◆ DATA SHOWN
-----
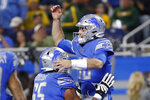 Detroit Lions quarterback David Blough is lifted by teammate offensive tackle Tyrell Crosby (65) after scoring on a 19-yard reception during the first half of an NFL football game against the Green Bay Packers, Sunday, Dec. 29, 2019, in Detroit. (AP Photo/Rick Osentoski)
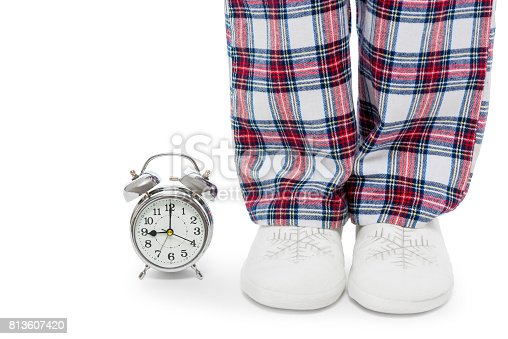 Alarm clock and female legs in pajamas and slippers on a white background closeup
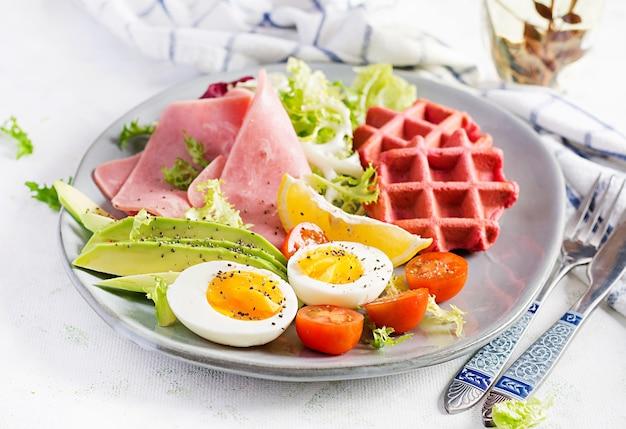 Desayuno con gofres de remolacha, huevo cocido, jamón, tomate y rebanada de aguacate sobre superficie blanca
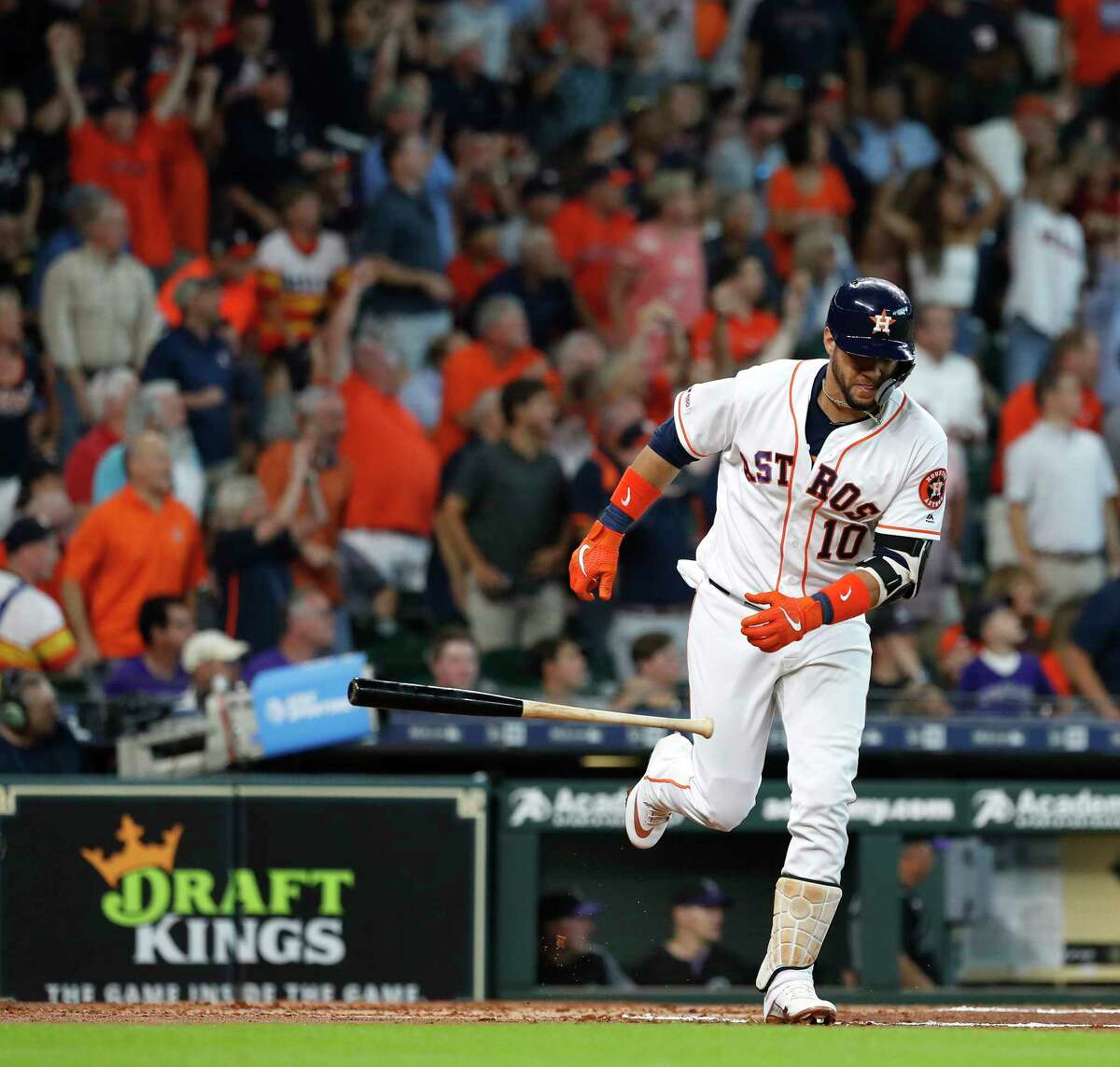 Houston Astros Yuli Gurriel (10) tosses his bat after hitting a three-run home run off of Colorado Rockies starting pitcher Peter Lambert during the first inning of an MLB baseball game at Minute Maid Park, Wednesday, August 7, 2019.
-----
◆ REQUIRED WORK
Your task is to copy exactly the lines from the line containing "Alarm clock and" through the final line of the listing above and to omit every picture.

◆ SOLUTION FOR THIS EXERCISE
 Alarm clock and female legs in pajamas and slippers on a white background closeup
 Desayuno con gofres de remolacha, huevo cocido, jamón, tomate y rebanada de aguacate sobre superficie blanca
 Houston Astros Yuli Gurriel (10) tosses his bat after hitting a three-run home run off of Colorado Rockies starting pitcher Peter Lambert during the first inning of an MLB baseball game at Minute Maid Park, Wednesday, August 7, 2019.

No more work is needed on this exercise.